**Source document:**
/---
In an exemplary embodiment of the present application, when R1 to R3 are a phenyl group which is unsubstituted or substituted with one or more deuteriums; a biphenyl group which is unsubstituted or substituted with one or more deuteriums; or a naphthyl group which is unsubstituted or substituted with one or more deuteriums, the content of substituted deuterium of R1 to R3 may be each independently 0% or 100%.
In an exemplary embodiment of the present application, R4 to R15, Ra and Rb are the same as or different from each other, and may be each independently hydrogen; deuterium; or a substituted or unsubstituted aryl group having 6 to 40 carbon atoms.
In an exemplary embodiment of the present application, R4 to R15, Ra and Rb are the same as or different from each other, and may be each independently hydrogen; deuterium; or a substituted or unsubstituted aryl group having 6 to 20 carbon atoms.
In an exemplary embodiment of the present application, R4 to R15, Ra and Rb are the same as or different from each other, and are each independently hydrogen; or deuterium.
In an exemplary embodiment of the present application, all of R4 to R15, Ra and Rb are hydrogen.
In an exemplary embodiment of the present application, all of R4 to R15, Ra and Rb are deuterium.
In an exemplary embodiment of the present application, when X1 of Chemical Formula 1 is O, R2 and R3 are hydrogen; or deuterium, and R1 may be a substituted or unsubstituted aryl group having 6 to 60 carbon atoms.
In an exemplary embodiment of the present application, when X1 is O, R1 and R3 are hydrogen; or deuterium, and R2 may be a substituted or unsubstituted aryl group having 6 to 60 carbon atoms.
In an exemplary embodiment of the present application, when X1 is O, R1 and R2 are hydrogen; or deuterium, and R3 may be a substituted or unsubstituted aryl group having 6 to 60 carbon atoms.
In an exemplary embodiment of the present application, when X2 of Chemical Formula 1 is O, R1 is hydrogen; or deuterium, and at least one of R2 and R3 may be a substituted or unsubstituted aryl group having 6 to 60 carbon atoms.
When R1 of the compound represented by Chemical Formula 1 of the present application is hydrogen; or deuterium, the structural stability of the compound becomes excellent, so that a device in which the compound is used has an effect in which the service life of the device is better.
\---
**Short problem:** Pull out everything in the patent excerpt from "In an exemplary embodiment of the present application, when R1" down to "0% or 100%.", word for word. The listing has no connection to the patent excerpt.

**Collected material:**
/---
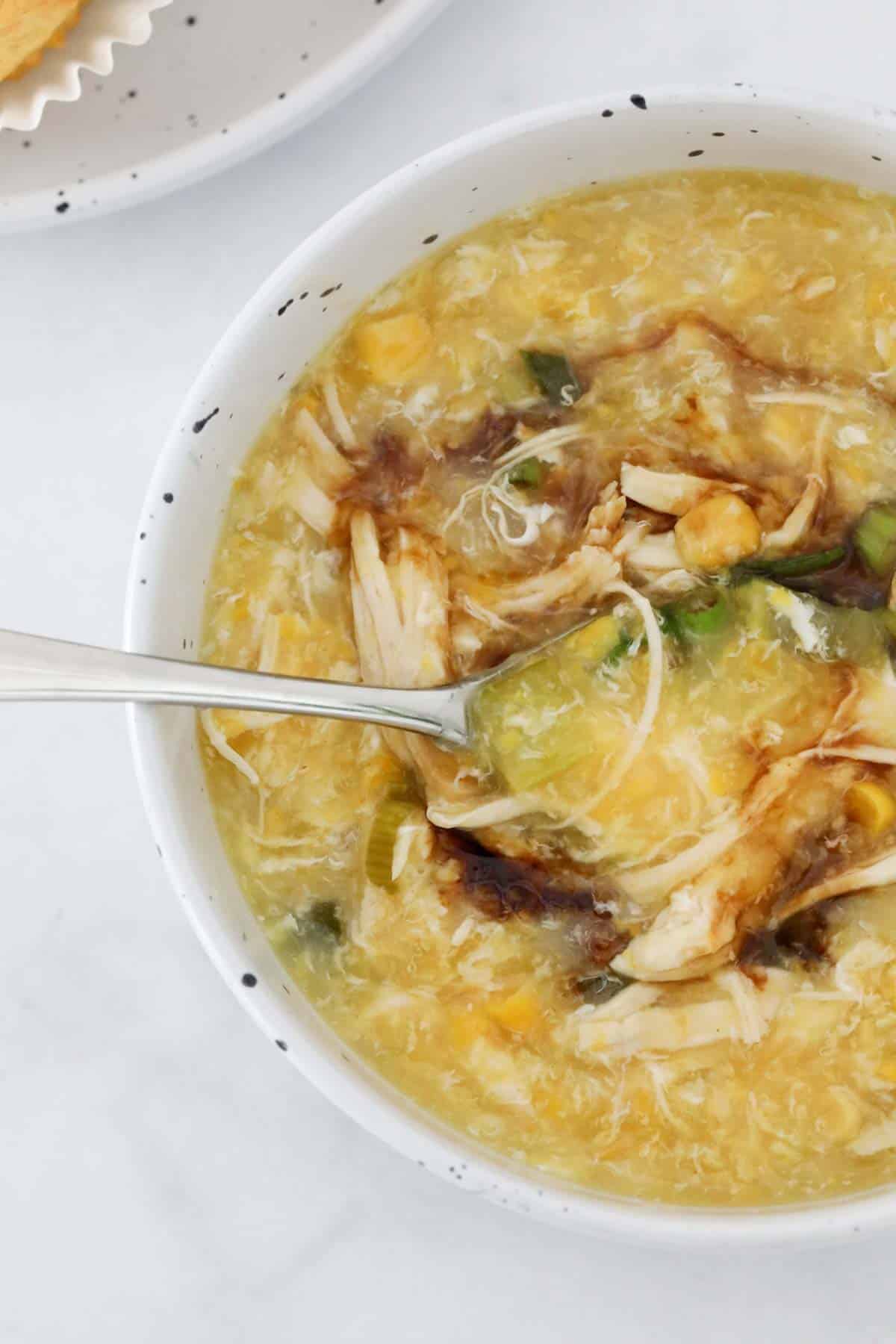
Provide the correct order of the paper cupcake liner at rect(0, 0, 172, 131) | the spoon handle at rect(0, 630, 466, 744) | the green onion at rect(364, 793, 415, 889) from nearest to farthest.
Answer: the spoon handle at rect(0, 630, 466, 744) → the green onion at rect(364, 793, 415, 889) → the paper cupcake liner at rect(0, 0, 172, 131)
\---
**The result:**
In an exemplary embodiment of the present application, when R1 to R3 are a phenyl group which is unsubstituted or substituted with one or more deuteriums; a biphenyl group which is unsubstituted or substituted with one or more deuteriums; or a naphthyl group which is unsubstituted or substituted with one or more deuteriums, the content of substituted deuterium of R1 to R3 may be each independently 0% or 100%.